Intel's new Consumer Ultra Low Voltage (CULV) processors promise better energy-efficient performance than the Intel Atom found in many netbooks, but at a lower price than those that use Intel's more mainstream Centrino chips.
As a result, a new wave of affordable 'thin and light' CULV laptops are expected over the next few months, although the first we reviewed, the Asus UX30, was a little too pricey to qualify.
At £600, the Advent Altro certainly seems a better contender, and it has a similarly sleek footprint to the UX30. The silver plastic case doesn't have quite the same cachet, though, and its trim profile is undone by two large air intakes on each side. However, the lack of vents on the underside at least means that the Altro can be safely used on your lap.
Nonetheless, the Altro is still only 21mm thick and has a removable battery. This is perhaps just as well given we found that the battery life for light use was just three hours and two minutes.
A large keyboard and 13.3in glossy screen with a 1,366 x 768 resolution address the two main complaints leveled at most netbooks, and make the Altro much more comfortable to use for long spells. The shiny finish on the trackpad did annoy us, however, because it's much too sticky for a finger to slide across smoothly.
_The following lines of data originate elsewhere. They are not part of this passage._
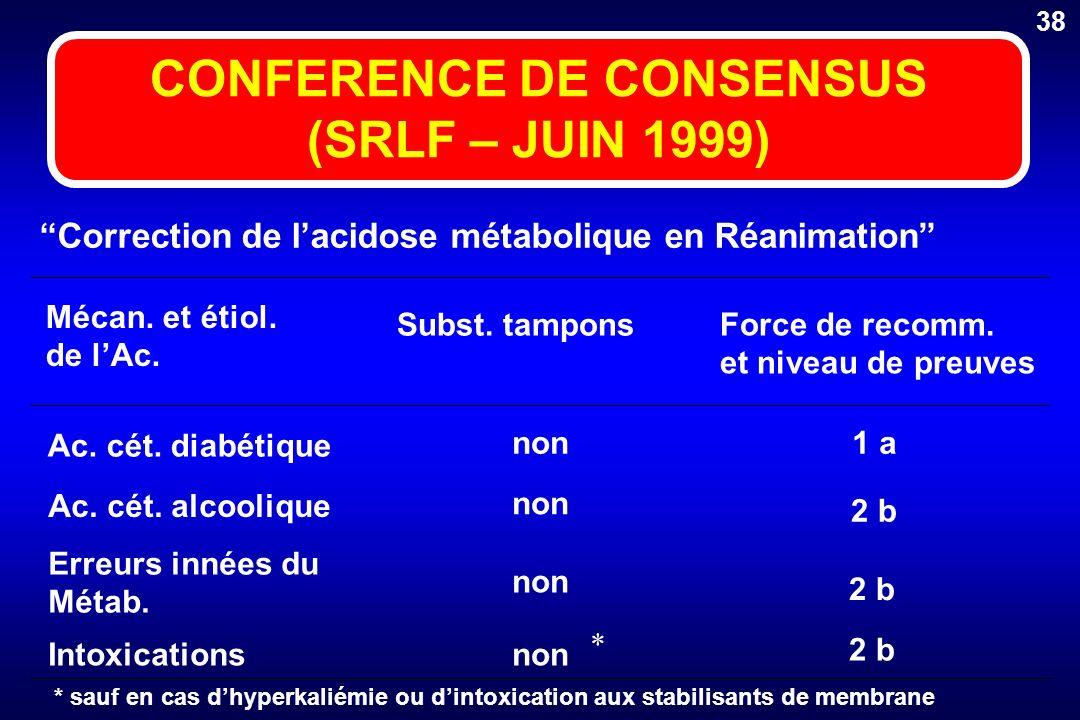 CONFERENCE DE CONSENSUS (SRLF – JUIN 1999) 38 Correction de lacidose métabolique en Réanimation Mécan. et étiol. de lAc. Subst. tampons Force de recom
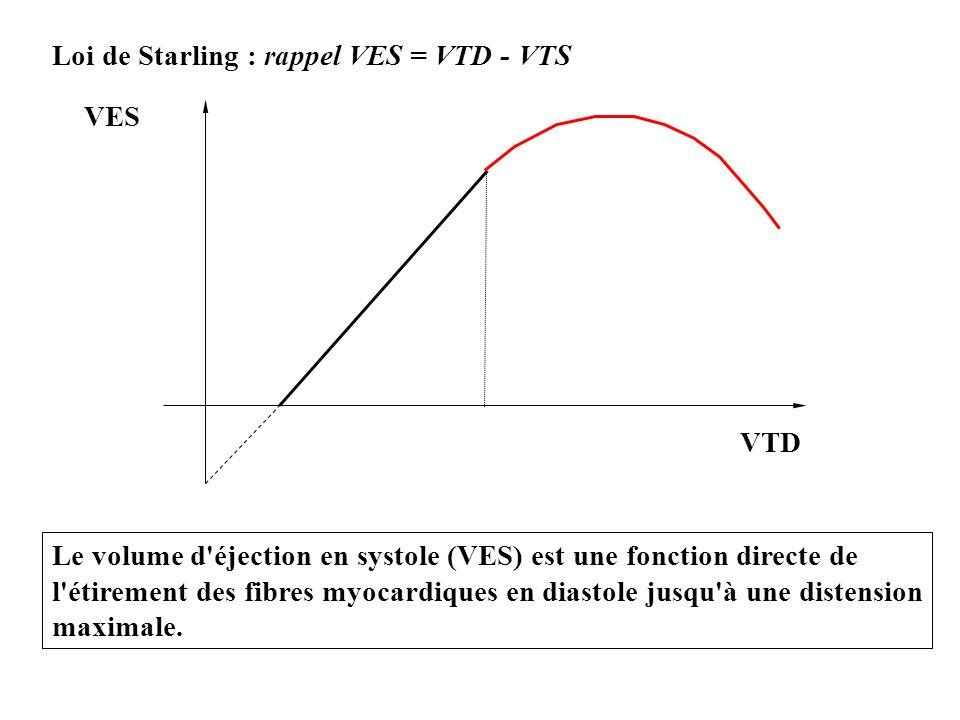Loi de Starling : rappel VES = VTD - VTS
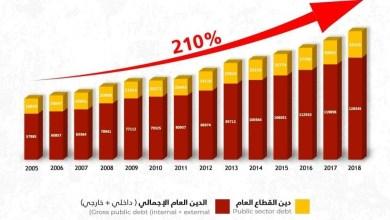 Photo of خلال 13 سنة..  زاد الدين العام 210 %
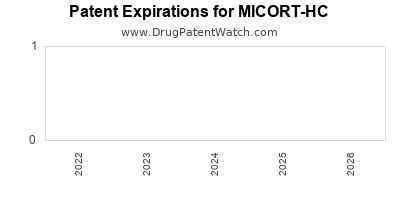 Drug patent expirations by year for MICORT-HC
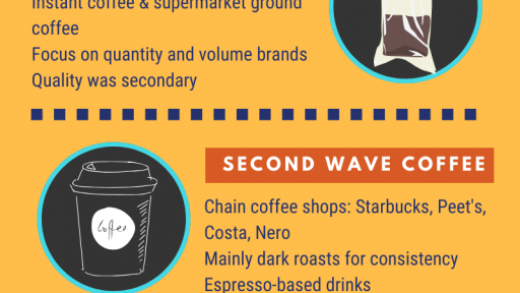 What Is Third Wave Coffee? -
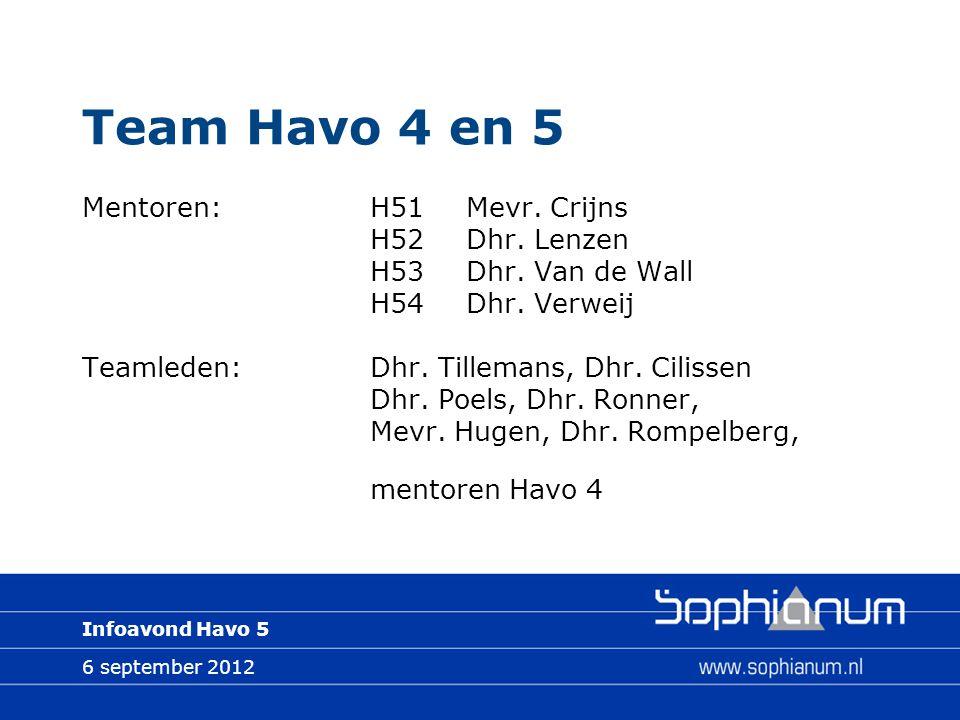 6 september 2012 Infoavond Havo 5 Team Havo 4 en 5 Mentoren:H51Mevr. Crijns H52Dhr. Lenzen H53Dhr. Van de Wall H54Dhr. Verweij Teamleden:Dhr. Tilleman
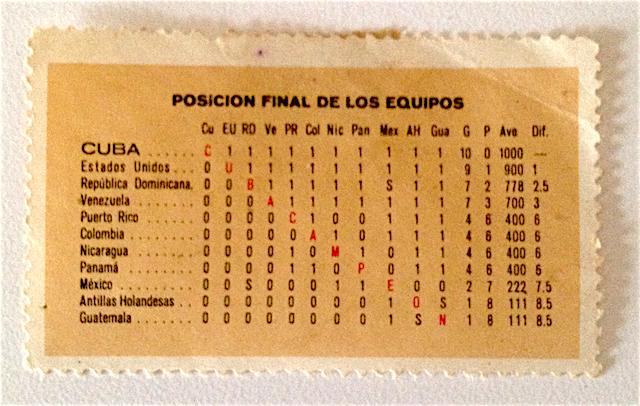 Sello con los resultados de un medallero deportivo. Cortesía de Mirta Suquet y Mirna. Colección Cuba Material.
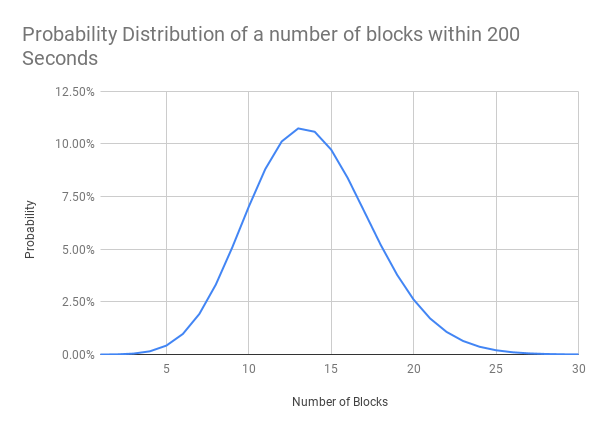 Probability%20Distribution%20of%20a%20number%20of%20blocks%20within%20200%20Seconds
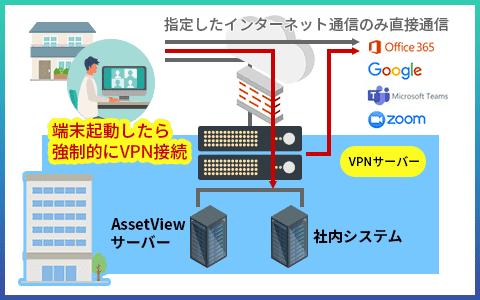 接続の仕組み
Advent supplies a small port replicator that allows the Altro to sit at the centre of a desktop set-up, supplementing the onboard HDMI and single USB port with Ethernet, VGA and a pair of USB ports, but it does raise one small concern. The replicator plugs into the same port as the power supply and, although it provides a corresponding pass-though port, this takes the form of a bulky proprietary multi-pin fitting rather than the more usual slender circular tip. It looks robust enough, but it will make it more difficult to source a spare power supply, particularly in a pinch.
The low-voltage Celeron M 723 processor inside the Advent Altro is nowhere near as capable as the equally frugal Core 2 Duo CULV chip in the Asus UX30. In fact it's barely quicker than the Intel Atom and, since it's a single-core chip, it doesn't offer any benefits when running multiple applications. It doesn't have the same problems as the Atom when it comes to full-screen video playback, but that's hardly a consolation.
Considering its performance and specification, the Advent Altro is not a big step up from the Eee PC 1101HA, yet it costs considerably more. It has only a fraction of the Eee PC's battery life, and an ultraportable that doesn't last long away from the mains really isn't much use at all.